Visiting Palestinian President Mahmoud Abbas said on Tuesday that his meeting with U.S. Secretary of State Condoleezza Rice and Israeli Prime Minister Ehud Olmert on Monday was "difficult and tense" but it was not a failure.
"The meeting was difficult and tense, but it was not a failure and it will be followed by other meetings," Abbas told Jordan's Petra news agency after his talks with King Abdullah II.
The three-way summit in Jerusalem ended on Monday, but failed to achieve tangible progress other than a repeated commitment to a two-state solution to Palestinian-Israeli problem.
Abbas said that "Israel may have misunderstood" the agreement reached between two mainstream Palestinian movements of Fatah and Hamas in Saudi Arabia's holy city of Mecca on Feb. 8.
"The agreement is an expression of support for Palestinian interests, but Israel may have misunderstood it", said Abbas, adding that he had told Israel that this agreement was made to protect the unity of the Palestinian people and its national interests.

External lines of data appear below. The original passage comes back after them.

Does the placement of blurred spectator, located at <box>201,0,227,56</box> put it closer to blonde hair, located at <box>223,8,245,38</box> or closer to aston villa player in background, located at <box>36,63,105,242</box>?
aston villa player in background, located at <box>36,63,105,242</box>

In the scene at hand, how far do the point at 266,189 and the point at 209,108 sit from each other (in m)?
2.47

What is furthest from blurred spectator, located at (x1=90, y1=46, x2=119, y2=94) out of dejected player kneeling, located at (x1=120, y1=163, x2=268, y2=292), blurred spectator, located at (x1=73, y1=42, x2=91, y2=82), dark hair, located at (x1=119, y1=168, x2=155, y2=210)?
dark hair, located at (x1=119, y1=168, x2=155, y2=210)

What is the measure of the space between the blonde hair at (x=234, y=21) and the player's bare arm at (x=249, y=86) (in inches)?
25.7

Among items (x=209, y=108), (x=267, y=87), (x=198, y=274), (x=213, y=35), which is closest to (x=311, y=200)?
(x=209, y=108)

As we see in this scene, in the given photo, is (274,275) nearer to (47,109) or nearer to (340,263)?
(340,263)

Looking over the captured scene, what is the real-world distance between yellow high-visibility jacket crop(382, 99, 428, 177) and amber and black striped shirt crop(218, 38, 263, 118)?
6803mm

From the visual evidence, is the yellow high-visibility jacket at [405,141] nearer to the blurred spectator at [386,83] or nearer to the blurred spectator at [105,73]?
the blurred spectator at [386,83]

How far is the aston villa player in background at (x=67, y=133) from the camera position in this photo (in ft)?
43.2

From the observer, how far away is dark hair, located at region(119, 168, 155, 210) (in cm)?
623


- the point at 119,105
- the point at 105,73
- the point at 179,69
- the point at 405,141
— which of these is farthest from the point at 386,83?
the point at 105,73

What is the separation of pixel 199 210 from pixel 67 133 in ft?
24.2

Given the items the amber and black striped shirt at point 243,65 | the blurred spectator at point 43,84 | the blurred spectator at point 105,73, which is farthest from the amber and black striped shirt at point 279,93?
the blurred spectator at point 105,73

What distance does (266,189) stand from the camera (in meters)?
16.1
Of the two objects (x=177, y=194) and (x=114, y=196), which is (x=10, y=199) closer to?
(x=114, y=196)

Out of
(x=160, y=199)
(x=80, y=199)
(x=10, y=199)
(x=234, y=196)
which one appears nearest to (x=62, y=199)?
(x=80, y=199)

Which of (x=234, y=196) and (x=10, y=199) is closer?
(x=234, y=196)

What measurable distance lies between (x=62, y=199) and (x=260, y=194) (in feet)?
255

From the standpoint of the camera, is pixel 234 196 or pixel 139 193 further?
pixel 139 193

Leaders of Fatah and Hamas movements agreed in the Mecca agreement to form a national unity government in a bid to end infighting and lift the West's sanctions.
Earlier on Tuesday, Abbas arrived in Amman on the first leg of his Arab and European tour aimed at earning supports for the Mecca agreement. He and Rice, who is also in Amman, held talks with the Jordanian King separately.